start SOURCE DOCUMENT

Empirical Study Data
-
Where answer point can be found in API document for 100 selected API comparison questions?. In this excel file, in the column “class or method”, “M” represents Method, “C” represents Class/Interface, column “answer point” is atomic answer point, column “Compare APIs” is all APIs involved in one answer point, “Is this information available in some form in the API documentation? yes/no” means whether we can infer answer point from JDK documentation. “Which API documentation page contained this information?” means all places we can find, “where in API doc?first sentence of class/first paragraph of class/full text of class/class hierarchical structure/class declaration/first sentence of method/full text of method/method declaration” record where we can find. “statements in API doc?” record which statement we infer this answer point.
-
Statement types classification result of 255 answer point, classify 255 answer points into eight statement types, in this excel file, in the column “Statement Type”, answer point can be classified into eight types.
Evaluation
RQ4 Related Data
JDK API Knowledge Graph Construction Experiment
-
Three aspects extracted statements integration data. Randomly selected 384 API statements for each of the three aspects (i.e., category, functionality, characteristic) and each of the two sources, this file shows the labeled and arbitrate result. In the sheet “func_text_relation”, “func_name_relation”, “character_text_relation”, “character_name_relation”, “category_text_relation”, “category_name_relation” represent 384 API statements of functionality extracted from the text,384 API statements of functionality extracted from API name, 384 API statements of characteristic extracted from text, 384 API statements of characteristic extracted from API name or API structure,384 API statements of category extracted from text,384 API statements of category extracted from API name or API structure respectively. The column “s_name” means start name, “e_name” means end name, “r_name” is the relation name, column “other_info” show where we extract this API statement. column “user 1 T/F”, “user 2 T/F”, “judge T/F” means whether user 1/ user 2/arbiter labeled the extract statement is valid, “T” for valid, “F” for invalid.
-
Equal/opposite characteristics label result, there are 3 sheets, “user_1” sheet is the first student labeled result, “user_2” sheet is the second student labeled result, the column “start” means the start name in relation tuple, “end” means the end name in relation tuple, “relation” means the relation name, result means whether the extract statement is valid, “T” for valid, “F” for invalid.
-
Noun concept categorization, there are 3 sheets, “user_1” sheet is the first student labeled result, “user_2” sheet is the second student labeled result, the column “start” means the start name in relation tuple, “end” means the end name in relation tuple, “relation” means the relation name, result means whether the extract statement is valid, “T” for valid, “F” for invalid.

end SOURCE DOCUMENT

From the study data notes, quote the passage that opens with the words containing "Empirical Study Data" and closes with "this answer point.".

start DATA ENTRIES

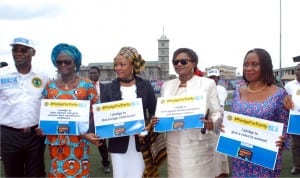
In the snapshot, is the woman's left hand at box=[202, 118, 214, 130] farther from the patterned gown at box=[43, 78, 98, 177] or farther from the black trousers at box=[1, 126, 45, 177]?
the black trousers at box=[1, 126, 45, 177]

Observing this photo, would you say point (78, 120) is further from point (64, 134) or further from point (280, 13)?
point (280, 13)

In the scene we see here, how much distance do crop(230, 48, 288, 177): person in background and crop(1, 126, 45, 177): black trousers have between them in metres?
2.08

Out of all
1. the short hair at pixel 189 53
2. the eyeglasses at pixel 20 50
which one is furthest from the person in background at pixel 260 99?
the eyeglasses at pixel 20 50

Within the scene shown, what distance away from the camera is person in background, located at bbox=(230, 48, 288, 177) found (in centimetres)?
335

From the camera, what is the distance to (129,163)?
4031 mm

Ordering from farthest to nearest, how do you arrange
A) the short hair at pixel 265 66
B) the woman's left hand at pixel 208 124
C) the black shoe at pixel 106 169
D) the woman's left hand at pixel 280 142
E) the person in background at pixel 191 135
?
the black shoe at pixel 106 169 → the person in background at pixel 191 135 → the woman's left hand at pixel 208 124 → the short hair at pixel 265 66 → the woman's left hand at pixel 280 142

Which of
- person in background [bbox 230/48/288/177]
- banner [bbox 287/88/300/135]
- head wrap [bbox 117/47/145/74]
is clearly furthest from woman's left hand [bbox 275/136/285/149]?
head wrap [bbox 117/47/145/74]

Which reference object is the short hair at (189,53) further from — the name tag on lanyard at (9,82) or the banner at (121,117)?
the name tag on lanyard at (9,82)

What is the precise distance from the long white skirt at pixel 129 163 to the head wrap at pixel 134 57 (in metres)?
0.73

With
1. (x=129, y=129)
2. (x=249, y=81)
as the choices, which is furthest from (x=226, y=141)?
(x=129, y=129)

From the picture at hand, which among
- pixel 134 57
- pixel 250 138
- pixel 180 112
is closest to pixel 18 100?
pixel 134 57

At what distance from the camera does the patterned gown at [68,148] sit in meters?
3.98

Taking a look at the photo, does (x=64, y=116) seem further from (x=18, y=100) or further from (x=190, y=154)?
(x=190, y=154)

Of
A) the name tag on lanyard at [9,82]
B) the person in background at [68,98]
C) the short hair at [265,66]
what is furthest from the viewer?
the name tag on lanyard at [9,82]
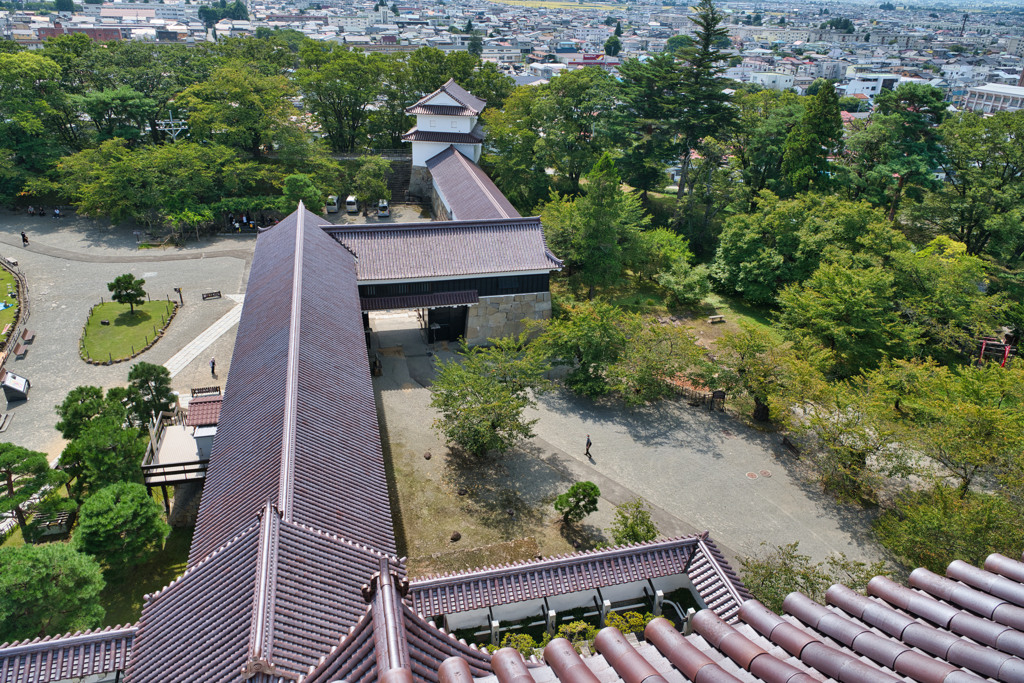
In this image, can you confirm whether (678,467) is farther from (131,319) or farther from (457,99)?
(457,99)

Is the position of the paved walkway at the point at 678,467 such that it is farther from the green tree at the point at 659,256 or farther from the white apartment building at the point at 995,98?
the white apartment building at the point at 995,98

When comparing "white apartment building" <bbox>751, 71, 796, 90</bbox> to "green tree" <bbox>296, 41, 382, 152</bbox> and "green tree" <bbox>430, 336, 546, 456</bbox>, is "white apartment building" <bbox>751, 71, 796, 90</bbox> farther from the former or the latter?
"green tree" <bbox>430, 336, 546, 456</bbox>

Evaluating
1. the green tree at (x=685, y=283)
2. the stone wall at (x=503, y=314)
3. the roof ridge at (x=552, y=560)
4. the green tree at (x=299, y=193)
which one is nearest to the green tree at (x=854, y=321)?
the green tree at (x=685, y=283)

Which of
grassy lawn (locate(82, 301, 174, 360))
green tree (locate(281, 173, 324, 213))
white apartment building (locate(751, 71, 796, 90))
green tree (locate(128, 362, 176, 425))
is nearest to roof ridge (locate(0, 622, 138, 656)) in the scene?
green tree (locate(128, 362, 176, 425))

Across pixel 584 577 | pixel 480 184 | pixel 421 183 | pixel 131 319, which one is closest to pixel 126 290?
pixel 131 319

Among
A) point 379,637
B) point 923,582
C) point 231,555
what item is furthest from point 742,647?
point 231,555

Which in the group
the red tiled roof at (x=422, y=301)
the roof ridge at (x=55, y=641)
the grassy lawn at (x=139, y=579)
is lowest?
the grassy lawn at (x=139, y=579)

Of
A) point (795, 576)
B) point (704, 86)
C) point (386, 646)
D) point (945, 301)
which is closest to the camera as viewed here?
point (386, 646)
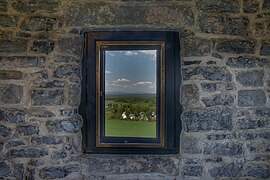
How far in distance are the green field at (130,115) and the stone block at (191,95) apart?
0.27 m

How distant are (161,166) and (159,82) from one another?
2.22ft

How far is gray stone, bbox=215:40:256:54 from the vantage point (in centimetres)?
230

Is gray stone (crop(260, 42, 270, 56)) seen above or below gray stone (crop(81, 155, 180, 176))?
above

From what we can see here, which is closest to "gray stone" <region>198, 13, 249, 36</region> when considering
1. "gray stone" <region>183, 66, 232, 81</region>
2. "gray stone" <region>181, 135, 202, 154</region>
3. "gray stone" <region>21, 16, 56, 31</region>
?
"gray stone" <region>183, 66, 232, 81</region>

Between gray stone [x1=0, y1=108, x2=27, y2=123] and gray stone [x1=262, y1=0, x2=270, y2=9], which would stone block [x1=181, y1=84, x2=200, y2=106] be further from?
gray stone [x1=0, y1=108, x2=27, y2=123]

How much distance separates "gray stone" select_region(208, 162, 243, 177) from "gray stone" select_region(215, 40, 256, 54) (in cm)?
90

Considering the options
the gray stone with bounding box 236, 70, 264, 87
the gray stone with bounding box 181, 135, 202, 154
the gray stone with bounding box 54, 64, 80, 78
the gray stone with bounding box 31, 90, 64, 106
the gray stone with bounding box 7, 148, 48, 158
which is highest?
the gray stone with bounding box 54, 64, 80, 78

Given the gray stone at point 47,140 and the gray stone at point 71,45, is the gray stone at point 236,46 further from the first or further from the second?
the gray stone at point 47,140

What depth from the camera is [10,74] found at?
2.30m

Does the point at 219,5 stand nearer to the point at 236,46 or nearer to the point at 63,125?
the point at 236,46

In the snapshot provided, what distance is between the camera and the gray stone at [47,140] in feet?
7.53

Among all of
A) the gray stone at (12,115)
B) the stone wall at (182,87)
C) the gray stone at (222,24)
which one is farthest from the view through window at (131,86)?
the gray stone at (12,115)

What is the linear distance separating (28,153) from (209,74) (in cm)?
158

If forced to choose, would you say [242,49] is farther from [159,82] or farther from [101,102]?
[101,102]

end DATA ENTRIES
start DATA ENTRIES

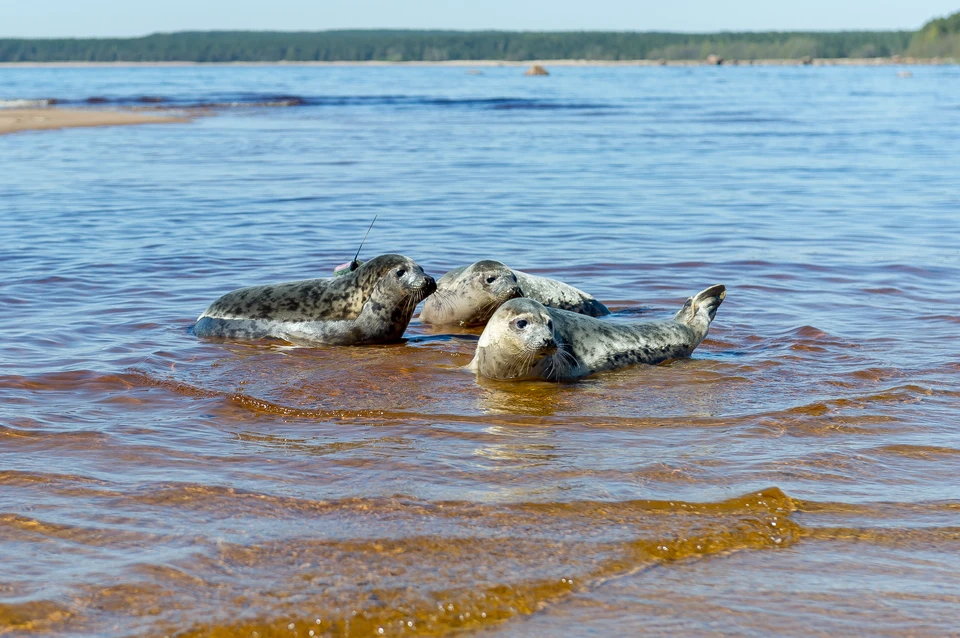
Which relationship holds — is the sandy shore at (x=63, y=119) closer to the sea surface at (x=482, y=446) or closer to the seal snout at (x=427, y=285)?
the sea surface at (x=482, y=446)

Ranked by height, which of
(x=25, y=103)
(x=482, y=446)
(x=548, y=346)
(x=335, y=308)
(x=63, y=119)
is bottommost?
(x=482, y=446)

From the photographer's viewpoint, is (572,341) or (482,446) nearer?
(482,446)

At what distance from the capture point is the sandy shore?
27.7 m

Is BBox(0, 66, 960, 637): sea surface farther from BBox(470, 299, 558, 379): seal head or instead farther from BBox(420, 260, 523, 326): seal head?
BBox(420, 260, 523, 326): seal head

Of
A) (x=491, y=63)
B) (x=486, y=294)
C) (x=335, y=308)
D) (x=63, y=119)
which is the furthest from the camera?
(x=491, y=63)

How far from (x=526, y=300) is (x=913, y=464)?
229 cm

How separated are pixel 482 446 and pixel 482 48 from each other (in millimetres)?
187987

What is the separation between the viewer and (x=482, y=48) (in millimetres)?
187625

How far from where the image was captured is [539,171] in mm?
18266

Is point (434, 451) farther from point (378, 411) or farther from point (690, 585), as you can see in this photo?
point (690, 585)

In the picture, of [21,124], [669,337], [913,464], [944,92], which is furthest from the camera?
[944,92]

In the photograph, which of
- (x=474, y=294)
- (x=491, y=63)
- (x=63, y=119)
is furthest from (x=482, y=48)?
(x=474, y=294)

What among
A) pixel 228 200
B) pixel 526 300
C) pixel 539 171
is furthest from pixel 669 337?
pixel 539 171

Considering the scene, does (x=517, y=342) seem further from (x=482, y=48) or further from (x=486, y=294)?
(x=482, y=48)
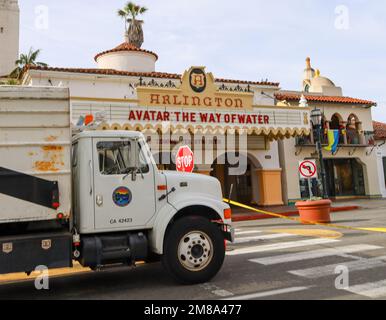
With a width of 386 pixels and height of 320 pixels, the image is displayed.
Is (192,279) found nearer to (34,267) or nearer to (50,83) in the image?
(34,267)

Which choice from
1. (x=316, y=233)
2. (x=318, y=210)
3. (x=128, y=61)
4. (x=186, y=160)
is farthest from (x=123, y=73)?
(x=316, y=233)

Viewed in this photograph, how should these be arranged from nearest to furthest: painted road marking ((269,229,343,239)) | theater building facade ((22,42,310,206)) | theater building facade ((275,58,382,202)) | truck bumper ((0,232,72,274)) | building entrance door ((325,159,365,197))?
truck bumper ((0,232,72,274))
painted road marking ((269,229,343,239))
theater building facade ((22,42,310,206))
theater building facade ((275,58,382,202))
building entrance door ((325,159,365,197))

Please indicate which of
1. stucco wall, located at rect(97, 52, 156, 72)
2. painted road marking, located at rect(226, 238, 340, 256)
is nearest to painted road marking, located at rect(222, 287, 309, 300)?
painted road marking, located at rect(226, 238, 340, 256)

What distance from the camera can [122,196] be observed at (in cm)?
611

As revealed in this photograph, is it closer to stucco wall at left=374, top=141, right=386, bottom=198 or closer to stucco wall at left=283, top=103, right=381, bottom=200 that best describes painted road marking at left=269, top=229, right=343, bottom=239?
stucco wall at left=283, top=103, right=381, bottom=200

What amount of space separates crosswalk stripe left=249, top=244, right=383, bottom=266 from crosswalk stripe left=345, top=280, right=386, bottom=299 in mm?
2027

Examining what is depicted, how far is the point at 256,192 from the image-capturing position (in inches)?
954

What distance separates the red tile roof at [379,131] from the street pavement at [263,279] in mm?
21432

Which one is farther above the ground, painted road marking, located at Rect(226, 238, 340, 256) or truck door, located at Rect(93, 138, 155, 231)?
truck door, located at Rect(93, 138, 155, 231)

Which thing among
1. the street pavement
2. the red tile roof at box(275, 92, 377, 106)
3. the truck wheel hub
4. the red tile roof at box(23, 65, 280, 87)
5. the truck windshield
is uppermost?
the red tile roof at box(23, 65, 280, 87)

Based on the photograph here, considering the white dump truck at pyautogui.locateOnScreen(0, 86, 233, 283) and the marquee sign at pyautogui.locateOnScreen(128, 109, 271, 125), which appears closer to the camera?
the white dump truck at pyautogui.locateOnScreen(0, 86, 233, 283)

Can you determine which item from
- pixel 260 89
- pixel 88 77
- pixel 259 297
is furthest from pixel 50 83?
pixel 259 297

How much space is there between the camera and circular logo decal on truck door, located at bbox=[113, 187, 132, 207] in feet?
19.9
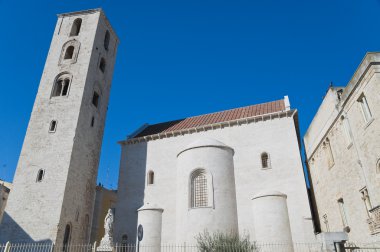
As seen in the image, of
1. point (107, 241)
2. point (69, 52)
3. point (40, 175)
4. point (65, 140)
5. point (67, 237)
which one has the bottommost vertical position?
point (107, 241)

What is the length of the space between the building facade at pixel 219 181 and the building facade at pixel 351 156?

end DATA ENTRIES
start DATA ENTRIES

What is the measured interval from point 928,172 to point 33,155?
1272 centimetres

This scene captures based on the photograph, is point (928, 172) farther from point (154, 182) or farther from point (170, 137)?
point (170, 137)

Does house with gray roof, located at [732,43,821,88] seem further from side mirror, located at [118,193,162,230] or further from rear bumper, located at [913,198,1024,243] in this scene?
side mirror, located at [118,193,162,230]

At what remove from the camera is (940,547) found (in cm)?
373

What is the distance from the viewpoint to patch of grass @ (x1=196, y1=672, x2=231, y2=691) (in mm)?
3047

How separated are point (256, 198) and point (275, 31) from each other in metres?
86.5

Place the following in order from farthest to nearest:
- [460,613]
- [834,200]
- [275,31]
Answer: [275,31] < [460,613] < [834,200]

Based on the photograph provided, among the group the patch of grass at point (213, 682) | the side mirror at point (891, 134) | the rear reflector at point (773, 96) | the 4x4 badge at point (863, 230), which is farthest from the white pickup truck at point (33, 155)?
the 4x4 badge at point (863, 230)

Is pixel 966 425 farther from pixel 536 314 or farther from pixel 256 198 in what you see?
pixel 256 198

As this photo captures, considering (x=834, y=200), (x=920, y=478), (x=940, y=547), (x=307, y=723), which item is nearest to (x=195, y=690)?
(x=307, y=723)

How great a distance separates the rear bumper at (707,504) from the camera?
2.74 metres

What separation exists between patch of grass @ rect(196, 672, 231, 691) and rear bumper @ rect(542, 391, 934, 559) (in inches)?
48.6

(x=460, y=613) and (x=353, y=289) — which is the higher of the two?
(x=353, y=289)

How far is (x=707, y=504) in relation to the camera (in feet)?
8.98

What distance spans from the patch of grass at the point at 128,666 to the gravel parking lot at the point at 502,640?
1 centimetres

end DATA ENTRIES

TASK OUTPUT
Empirical Study Data
-
Where answer point can be found in API document for 100 selected API comparison questions?. In this excel file, in the column “class or method”, “M” represents Method, “C” represents Class/Interface, column “answer point” is atomic answer point, column “Compare APIs” is all APIs involved in one answer point, “Is this information available in some form in the API documentation? yes/no” means whether we can infer answer point from JDK documentation. “Which API documentation page contained this information?” means all places we can find, “where in API doc?first sentence of class/first paragraph of class/full text of class/class hierarchical structure/class declaration/first sentence of method/full text of method/method declaration” record where we can find. “statements in API doc?” record which statement we infer this answer point.